The current standard of care at the asymptomatic stages involves monitoring patients, with no treatment options until they progress to symptomatic MM. Here our study has demonstrated that there is no significant shift in subclonal structure associated with MM progression. As such, subclonal populations present at MGUS/SMM diagnosis would be just as amenable to treatment, and eradication of these subclonal populations prior to disease transformation could delay progression and may provide the prospect of a durable cure [50]. However, we recognise that intraclonal heterogeneity has been shown to be characteristic of MGUS/SMM/MM, with multiple subclones having differing survival properties, therefore the risk of further mutation and tumour evolution due to drug selection pressures would eventually lead to relapse. Furthermore, intraclonal heterogeneity with clonal selection may not be the only defining evolution associated with progression of MM, with a recent study illustrating the involvement of spatial heterogeneity with regional site seeding and outgrowth resulting in progression [51]. Therefore, a combined longitudinal and spatial study of progression in patients would further elucidate genomic biomarkers of MM tumour evolution [52], although the ability to sample from multiple sites in asymptomatic patients has significant ethical and practical challenges.
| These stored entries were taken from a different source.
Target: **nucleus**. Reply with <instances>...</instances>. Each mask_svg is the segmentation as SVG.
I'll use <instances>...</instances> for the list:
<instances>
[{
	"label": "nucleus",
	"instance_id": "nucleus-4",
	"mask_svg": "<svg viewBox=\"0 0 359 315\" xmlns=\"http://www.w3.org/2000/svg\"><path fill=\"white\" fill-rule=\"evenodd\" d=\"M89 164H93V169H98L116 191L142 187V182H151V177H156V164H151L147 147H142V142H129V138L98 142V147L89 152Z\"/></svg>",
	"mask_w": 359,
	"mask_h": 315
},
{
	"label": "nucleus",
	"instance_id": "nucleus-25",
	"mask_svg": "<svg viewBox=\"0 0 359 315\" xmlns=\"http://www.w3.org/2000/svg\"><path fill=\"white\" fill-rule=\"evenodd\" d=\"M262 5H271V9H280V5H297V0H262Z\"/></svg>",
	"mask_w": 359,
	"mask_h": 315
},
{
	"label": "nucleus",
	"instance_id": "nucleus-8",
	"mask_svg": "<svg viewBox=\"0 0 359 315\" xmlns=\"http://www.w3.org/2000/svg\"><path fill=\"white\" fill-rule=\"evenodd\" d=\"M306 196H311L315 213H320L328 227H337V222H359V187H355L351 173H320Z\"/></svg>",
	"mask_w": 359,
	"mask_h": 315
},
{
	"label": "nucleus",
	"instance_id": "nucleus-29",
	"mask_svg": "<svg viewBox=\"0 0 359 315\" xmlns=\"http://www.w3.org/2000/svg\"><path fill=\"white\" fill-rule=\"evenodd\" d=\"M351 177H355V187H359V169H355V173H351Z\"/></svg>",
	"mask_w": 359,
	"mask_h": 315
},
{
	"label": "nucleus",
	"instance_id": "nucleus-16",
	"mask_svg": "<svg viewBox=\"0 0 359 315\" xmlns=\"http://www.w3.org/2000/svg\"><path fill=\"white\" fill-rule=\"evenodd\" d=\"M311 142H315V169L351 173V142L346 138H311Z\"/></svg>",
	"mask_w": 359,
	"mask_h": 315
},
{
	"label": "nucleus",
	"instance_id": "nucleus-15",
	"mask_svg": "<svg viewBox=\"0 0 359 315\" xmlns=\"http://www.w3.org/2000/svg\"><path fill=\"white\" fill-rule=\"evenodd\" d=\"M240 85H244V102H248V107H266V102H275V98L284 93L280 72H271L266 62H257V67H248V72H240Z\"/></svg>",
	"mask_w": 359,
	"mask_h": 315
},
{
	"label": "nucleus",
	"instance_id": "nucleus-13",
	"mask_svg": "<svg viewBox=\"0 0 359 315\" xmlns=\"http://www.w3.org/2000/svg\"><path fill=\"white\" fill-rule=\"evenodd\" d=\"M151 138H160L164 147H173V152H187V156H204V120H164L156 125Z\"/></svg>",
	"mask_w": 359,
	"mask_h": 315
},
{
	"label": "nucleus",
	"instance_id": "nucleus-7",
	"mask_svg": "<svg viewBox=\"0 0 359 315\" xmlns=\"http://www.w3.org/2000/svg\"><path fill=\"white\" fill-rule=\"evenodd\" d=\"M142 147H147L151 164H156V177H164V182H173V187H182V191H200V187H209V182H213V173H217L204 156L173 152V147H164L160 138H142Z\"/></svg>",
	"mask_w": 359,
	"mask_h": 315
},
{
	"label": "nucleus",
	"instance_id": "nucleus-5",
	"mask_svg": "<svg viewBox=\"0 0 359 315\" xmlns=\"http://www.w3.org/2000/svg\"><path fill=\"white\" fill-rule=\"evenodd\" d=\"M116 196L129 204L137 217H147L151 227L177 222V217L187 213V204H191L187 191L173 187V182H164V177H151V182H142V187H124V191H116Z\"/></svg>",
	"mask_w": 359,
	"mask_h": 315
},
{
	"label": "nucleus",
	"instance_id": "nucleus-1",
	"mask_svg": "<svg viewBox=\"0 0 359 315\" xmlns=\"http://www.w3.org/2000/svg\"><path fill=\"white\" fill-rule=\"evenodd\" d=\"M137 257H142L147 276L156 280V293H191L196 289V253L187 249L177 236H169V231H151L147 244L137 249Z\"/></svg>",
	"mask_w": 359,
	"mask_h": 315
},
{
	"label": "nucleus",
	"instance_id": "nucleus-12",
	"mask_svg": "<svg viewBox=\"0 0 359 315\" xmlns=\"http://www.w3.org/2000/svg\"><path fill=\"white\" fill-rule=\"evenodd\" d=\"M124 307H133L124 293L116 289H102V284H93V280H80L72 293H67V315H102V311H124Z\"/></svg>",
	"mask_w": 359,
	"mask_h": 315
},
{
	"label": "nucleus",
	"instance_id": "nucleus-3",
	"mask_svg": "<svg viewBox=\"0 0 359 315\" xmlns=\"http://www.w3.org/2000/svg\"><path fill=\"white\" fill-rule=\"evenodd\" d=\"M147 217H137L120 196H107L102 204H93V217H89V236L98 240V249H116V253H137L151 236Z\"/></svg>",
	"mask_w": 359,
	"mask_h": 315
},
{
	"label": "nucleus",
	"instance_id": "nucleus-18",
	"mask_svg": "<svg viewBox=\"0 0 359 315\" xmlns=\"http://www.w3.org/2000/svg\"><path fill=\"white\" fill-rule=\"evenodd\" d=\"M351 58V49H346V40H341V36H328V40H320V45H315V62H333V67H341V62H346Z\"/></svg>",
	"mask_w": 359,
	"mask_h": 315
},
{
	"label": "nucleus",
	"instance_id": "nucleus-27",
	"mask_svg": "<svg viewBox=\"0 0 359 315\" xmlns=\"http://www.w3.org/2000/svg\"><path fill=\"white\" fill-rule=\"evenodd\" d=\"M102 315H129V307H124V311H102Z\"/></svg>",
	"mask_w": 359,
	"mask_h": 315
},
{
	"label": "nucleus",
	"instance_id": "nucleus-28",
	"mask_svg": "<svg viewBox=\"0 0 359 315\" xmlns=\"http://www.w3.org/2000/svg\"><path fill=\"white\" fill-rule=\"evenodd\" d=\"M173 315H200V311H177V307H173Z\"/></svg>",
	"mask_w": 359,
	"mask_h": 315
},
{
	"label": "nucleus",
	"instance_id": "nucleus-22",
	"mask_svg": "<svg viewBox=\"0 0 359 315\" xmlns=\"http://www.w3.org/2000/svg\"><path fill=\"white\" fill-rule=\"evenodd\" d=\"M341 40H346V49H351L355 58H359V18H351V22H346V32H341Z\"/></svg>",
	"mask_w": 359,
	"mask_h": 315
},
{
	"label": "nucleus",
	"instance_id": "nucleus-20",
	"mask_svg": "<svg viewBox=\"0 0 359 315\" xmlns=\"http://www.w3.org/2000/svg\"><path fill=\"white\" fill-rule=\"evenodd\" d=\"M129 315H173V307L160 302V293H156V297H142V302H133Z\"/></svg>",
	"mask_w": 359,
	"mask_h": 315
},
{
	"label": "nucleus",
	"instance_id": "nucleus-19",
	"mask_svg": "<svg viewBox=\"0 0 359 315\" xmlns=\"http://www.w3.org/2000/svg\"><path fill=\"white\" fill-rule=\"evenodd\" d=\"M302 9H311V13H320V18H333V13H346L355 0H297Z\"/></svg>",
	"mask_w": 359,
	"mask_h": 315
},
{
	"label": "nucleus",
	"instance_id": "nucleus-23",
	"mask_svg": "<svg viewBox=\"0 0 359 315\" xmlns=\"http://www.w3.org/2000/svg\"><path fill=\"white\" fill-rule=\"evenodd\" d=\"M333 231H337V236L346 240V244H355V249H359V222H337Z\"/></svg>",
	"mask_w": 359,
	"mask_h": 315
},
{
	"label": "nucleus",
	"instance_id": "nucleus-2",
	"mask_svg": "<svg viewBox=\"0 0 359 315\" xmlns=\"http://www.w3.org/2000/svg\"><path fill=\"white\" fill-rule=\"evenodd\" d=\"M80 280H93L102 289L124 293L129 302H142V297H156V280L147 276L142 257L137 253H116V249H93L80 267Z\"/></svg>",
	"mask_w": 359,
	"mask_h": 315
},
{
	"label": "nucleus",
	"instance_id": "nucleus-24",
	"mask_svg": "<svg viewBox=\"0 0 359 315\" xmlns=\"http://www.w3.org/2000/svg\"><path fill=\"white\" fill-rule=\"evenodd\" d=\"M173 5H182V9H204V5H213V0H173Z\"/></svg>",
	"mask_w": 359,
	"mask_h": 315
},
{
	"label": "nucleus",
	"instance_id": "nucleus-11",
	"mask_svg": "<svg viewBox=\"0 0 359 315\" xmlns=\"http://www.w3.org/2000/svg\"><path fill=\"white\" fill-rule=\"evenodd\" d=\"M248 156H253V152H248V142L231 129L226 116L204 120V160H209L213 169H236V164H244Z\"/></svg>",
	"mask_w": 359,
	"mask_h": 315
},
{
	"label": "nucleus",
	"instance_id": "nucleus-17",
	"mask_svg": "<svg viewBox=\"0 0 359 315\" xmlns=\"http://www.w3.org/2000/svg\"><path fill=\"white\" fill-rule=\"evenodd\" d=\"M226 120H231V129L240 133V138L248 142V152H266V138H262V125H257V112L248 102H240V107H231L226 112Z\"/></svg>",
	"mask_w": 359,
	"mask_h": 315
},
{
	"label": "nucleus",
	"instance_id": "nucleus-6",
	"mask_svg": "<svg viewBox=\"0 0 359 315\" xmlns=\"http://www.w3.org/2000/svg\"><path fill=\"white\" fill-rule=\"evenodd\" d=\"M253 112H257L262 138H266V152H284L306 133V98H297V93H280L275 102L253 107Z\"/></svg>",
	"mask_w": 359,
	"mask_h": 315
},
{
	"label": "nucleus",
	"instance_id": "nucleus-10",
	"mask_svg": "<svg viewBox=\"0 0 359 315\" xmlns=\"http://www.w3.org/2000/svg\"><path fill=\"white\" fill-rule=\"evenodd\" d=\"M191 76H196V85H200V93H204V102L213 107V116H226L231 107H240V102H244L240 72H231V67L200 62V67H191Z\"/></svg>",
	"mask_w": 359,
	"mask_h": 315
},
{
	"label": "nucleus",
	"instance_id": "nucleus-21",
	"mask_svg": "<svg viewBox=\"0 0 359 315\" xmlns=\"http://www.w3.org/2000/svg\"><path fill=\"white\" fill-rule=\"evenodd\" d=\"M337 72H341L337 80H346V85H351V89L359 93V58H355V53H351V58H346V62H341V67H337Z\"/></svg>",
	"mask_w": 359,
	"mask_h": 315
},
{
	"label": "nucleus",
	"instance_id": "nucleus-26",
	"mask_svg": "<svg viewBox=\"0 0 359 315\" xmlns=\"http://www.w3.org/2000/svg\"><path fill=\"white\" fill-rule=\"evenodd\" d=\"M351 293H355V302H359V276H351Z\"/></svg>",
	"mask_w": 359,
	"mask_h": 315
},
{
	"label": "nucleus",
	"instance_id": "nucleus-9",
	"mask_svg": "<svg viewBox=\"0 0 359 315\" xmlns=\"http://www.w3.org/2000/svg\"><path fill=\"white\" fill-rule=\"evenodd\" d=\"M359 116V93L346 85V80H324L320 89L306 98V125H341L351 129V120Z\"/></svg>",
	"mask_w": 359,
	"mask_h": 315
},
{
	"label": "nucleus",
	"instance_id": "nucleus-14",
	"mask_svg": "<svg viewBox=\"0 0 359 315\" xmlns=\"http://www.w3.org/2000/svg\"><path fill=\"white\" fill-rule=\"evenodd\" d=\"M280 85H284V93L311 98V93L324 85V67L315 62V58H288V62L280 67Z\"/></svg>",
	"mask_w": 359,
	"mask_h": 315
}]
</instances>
Our findings reveal new insights into the genomic complexity and subclonal tumour evolution that is present from MGUS/SMM through to MM transformation. The existence of subclonality and clonal stability as a model of tumour evolution not only provides a more comprehensive understanding of the underlying biology of MM disease progression, but also new considerations required for patients at diagnosis and future therapeutic approaches to control this disease.